◆ Activity:
From the first entry to the last, repeat them all exactly.

===============

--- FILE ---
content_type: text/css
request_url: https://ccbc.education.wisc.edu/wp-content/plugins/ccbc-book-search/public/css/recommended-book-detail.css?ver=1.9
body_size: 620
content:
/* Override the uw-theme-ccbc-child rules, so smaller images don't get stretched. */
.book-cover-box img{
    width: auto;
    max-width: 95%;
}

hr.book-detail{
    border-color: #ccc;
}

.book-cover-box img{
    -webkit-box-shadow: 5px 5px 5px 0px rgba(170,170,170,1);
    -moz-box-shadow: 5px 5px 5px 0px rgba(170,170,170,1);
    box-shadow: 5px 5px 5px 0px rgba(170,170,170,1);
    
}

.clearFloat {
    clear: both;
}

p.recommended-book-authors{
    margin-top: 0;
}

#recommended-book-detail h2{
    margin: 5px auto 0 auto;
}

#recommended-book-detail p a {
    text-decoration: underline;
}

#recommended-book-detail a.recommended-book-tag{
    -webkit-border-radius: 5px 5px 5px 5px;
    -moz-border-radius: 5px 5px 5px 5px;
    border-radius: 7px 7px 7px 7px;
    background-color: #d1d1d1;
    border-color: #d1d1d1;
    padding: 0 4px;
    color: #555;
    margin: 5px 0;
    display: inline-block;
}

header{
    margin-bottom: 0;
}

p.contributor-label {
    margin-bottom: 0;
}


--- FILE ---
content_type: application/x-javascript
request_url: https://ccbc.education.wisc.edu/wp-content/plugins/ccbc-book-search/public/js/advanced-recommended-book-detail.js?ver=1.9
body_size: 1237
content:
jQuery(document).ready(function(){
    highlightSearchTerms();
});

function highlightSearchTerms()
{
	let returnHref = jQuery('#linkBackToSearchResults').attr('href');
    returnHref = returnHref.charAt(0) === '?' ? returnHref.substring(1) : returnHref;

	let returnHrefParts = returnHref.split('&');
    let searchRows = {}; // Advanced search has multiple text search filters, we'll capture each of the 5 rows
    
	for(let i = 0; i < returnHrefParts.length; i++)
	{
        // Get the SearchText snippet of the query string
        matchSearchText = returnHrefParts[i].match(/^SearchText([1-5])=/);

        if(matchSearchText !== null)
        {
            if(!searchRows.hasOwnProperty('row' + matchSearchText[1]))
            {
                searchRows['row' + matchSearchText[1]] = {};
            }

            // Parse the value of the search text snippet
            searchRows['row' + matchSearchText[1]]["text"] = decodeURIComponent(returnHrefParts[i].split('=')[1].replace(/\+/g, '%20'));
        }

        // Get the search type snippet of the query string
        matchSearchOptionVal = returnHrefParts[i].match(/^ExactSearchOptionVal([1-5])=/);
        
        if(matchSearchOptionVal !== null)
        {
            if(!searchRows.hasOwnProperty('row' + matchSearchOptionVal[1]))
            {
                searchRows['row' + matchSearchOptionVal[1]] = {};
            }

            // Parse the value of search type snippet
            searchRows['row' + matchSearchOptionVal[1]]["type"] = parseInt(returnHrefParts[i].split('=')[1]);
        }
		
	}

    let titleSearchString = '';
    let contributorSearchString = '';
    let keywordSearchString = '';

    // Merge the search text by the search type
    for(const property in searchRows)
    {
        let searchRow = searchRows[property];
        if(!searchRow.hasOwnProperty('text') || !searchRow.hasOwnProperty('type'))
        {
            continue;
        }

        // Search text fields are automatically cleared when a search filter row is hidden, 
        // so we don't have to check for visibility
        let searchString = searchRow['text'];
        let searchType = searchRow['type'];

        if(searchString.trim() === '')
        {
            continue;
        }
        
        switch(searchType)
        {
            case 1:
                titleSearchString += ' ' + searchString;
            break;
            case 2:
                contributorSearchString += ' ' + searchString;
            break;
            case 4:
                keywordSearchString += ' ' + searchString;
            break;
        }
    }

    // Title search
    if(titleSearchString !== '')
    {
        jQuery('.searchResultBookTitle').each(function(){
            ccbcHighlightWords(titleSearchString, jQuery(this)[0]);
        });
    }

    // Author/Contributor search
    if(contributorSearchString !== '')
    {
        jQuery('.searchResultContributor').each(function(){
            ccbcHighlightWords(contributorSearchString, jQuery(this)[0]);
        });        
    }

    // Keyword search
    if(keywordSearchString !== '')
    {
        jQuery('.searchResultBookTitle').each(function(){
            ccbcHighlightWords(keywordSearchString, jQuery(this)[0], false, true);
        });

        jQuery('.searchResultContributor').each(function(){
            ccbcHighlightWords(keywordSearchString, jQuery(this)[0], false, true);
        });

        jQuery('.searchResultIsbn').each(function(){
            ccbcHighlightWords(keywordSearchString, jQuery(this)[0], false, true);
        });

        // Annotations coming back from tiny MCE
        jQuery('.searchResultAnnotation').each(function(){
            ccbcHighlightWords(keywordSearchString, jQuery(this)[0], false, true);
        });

===============

◆ Response to this exercise:
--- FILE ---
content_type: text/css
request_url: https://ccbc.education.wisc.edu/wp-content/plugins/ccbc-book-search/public/css/recommended-book-detail.css?ver=1.9
body_size: 620
content:
/* Override the uw-theme-ccbc-child rules, so smaller images don't get stretched. */
.book-cover-box img{
    width: auto;
    max-width: 95%;
}

hr.book-detail{
    border-color: #ccc;
}

.book-cover-box img{
    -webkit-box-shadow: 5px 5px 5px 0px rgba(170,170,170,1);
    -moz-box-shadow: 5px 5px 5px 0px rgba(170,170,170,1);
    box-shadow: 5px 5px 5px 0px rgba(170,170,170,1);
    
}

.clearFloat {
    clear: both;
}

p.recommended-book-authors{
    margin-top: 0;
}

#recommended-book-detail h2{
    margin: 5px auto 0 auto;
}

#recommended-book-detail p a {
    text-decoration: underline;
}

#recommended-book-detail a.recommended-book-tag{
    -webkit-border-radius: 5px 5px 5px 5px;
    -moz-border-radius: 5px 5px 5px 5px;
    border-radius: 7px 7px 7px 7px;
    background-color: #d1d1d1;
    border-color: #d1d1d1;
    padding: 0 4px;
    color: #555;
    margin: 5px 0;
    display: inline-block;
}

header{
    margin-bottom: 0;
}

p.contributor-label {
    margin-bottom: 0;
}


--- FILE ---
content_type: application/x-javascript
request_url: https://ccbc.education.wisc.edu/wp-content/plugins/ccbc-book-search/public/js/advanced-recommended-book-detail.js?ver=1.9
body_size: 1237
content:
jQuery(document).ready(function(){
    highlightSearchTerms();
});

function highlightSearchTerms()
{
	let returnHref = jQuery('#linkBackToSearchResults').attr('href');
    returnHref = returnHref.charAt(0) === '?' ? returnHref.substring(1) : returnHref;

	let returnHrefParts = returnHref.split('&');
    let searchRows = {}; // Advanced search has multiple text search filters, we'll capture each of the 5 rows
    
	for(let i = 0; i < returnHrefParts.length; i++)
	{
        // Get the SearchText snippet of the query string
        matchSearchText = returnHrefParts[i].match(/^SearchText([1-5])=/);

        if(matchSearchText !== null)
        {
            if(!searchRows.hasOwnProperty('row' + matchSearchText[1]))
            {
                searchRows['row' + matchSearchText[1]] = {};
            }

            // Parse the value of the search text snippet
            searchRows['row' + matchSearchText[1]]["text"] = decodeURIComponent(returnHrefParts[i].split('=')[1].replace(/\+/g, '%20'));
        }

        // Get the search type snippet of the query string
        matchSearchOptionVal = returnHrefParts[i].match(/^ExactSearchOptionVal([1-5])=/);
        
        if(matchSearchOptionVal !== null)
        {
            if(!searchRows.hasOwnProperty('row' + matchSearchOptionVal[1]))
            {
                searchRows['row' + matchSearchOptionVal[1]] = {};
            }

            // Parse the value of search type snippet
            searchRows['row' + matchSearchOptionVal[1]]["type"] = parseInt(returnHrefParts[i].split('=')[1]);
        }
		
	}

    let titleSearchString = '';
    let contributorSearchString = '';
    let keywordSearchString = '';

    // Merge the search text by the search type
    for(const property in searchRows)
    {
        let searchRow = searchRows[property];
        if(!searchRow.hasOwnProperty('text') || !searchRow.hasOwnProperty('type'))
        {
            continue;
        }

        // Search text fields are automatically cleared when a search filter row is hidden, 
        // so we don't have to check for visibility
        let searchString = searchRow['text'];
        let searchType = searchRow['type'];

        if(searchString.trim() === '')
        {
            continue;
        }
        
        switch(searchType)
        {
            case 1:
                titleSearchString += ' ' + searchString;
            break;
            case 2:
                contributorSearchString += ' ' + searchString;
            break;
            case 4:
                keywordSearchString += ' ' + searchString;
            break;
        }
    }

    // Title search
    if(titleSearchString !== '')
    {
        jQuery('.searchResultBookTitle').each(function(){
            ccbcHighlightWords(titleSearchString, jQuery(this)[0]);
        });
    }

    // Author/Contributor search
    if(contributorSearchString !== '')
    {
        jQuery('.searchResultContributor').each(function(){
            ccbcHighlightWords(contributorSearchString, jQuery(this)[0]);
        });        
    }

    // Keyword search
    if(keywordSearchString !== '')
    {
        jQuery('.searchResultBookTitle').each(function(){
            ccbcHighlightWords(keywordSearchString, jQuery(this)[0], false, true);
        });

        jQuery('.searchResultContributor').each(function(){
            ccbcHighlightWords(keywordSearchString, jQuery(this)[0], false, true);
        });

        jQuery('.searchResultIsbn').each(function(){
            ccbcHighlightWords(keywordSearchString, jQuery(this)[0], false, true);
        });

        // Annotations coming back from tiny MCE
        jQuery('.searchResultAnnotation').each(function(){
            ccbcHighlightWords(keywordSearchString, jQuery(this)[0], false, true);
        });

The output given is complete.